- Born: Eric Paul McClintock 13 September 1918 Gulgong, New South Wales, Australia
- Died: 27 March 2018 (aged 99) Sydney, New South Wales, Australia
- Education: De La Salle College, Armidale, University of Sydney
- Occupations: Public servant, businessman
- Years active: 1935–2018
- Employer: Woolworths (1980–1987)
- Spouse: Lady Eve ​ ​(m. 1943; died 2013)​

= Eric McClintock =

Australian public servant and businessman

Sir Eric Paul McClintock (13 September 1918 – 27 March 2018) was an Australian public servant and businessman. He was notable for serving as chairman of Woolworths from 1980 to 1987.

==Early life==
McClintock was born on 13 September 1918 in Gulgong, New South Wales, to Robert Emanuel McClintock (d. 1979), a newspaper proprietor and his wife, Ada Marion McClintock (née Whitton; 1888–1987). He was educated at De La Salle College, Armidale, and the University of Sydney, where he played rugby league.

==Career==
McClintock worked in the Naval Supply Office, Department of the Navy, 1935–1947. He joined the Australian Trade Commissioner Service, serving in Washington as Commercial Attaché on various international emergency food council committees. He was appointed an Assistant Trade Commissioner in 1948, based in New York. He returned to Australia in 1951 as Director of Trade Promotion in the Department of Commerce and Agriculture.

He was a speech writer for future Prime Minister John McEwen, then Minister for Trade, and served as First Assistant Secretary, Department of Trade, 1958–1961. He was also associated with the Australian Industry Development Corporation.

After leaving the Public Service, he was chairman of Woolworths from 1980 to 1987. During his tenure, the Dick Smith electronics business and Victorian supermarket chain Safeway were acquired, and the "Fresh Food People" slogan was instituted. In 1986, for the first time since 1923, no final dividend was paid on the company's shares.

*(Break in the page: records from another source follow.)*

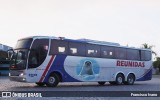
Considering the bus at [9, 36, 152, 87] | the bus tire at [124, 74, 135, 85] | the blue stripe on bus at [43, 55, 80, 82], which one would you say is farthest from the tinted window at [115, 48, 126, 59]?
the blue stripe on bus at [43, 55, 80, 82]

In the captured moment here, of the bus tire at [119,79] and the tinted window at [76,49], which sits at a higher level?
the tinted window at [76,49]

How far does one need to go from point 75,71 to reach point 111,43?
444 cm

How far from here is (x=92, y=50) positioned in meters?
21.9

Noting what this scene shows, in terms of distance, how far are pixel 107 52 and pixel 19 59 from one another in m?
7.03

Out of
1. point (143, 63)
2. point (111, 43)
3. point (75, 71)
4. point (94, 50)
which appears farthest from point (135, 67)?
point (75, 71)

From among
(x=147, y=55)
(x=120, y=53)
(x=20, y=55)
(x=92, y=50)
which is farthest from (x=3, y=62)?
(x=20, y=55)

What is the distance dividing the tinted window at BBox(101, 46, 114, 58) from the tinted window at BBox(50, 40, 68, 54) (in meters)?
3.59

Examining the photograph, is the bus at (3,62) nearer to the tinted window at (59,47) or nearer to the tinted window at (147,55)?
the tinted window at (147,55)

Directorships and board appointments include Ashton Mining, the Asia Pacific Space Centre Advisory Board, and Commissioner of Medicare Australia
2004–05. He was NSW campaign chair for the Australian Prospectors & Miners' Hall of Fame (now defunct).

==Personal life==
McClintock was married to Lady Eve from 1943 until her death in 2013. They had three children; Paul, the former chairman of Myer and Medibank Private; Leigh, who followed his father into the Department of Trade and worked for Alcoa in North Asia; and Marjorie "Marg", an architect. In 2010, McClintock delivered the eulogy at the funeral of his friend and neighbour, the novelist Jon Cleary.

McClintock died in Sydney on 27 March 2018 at the age of 99.

==Honours==
Eric McClintock was knighted in the 1981 New Year's Honours for service to exports and industry.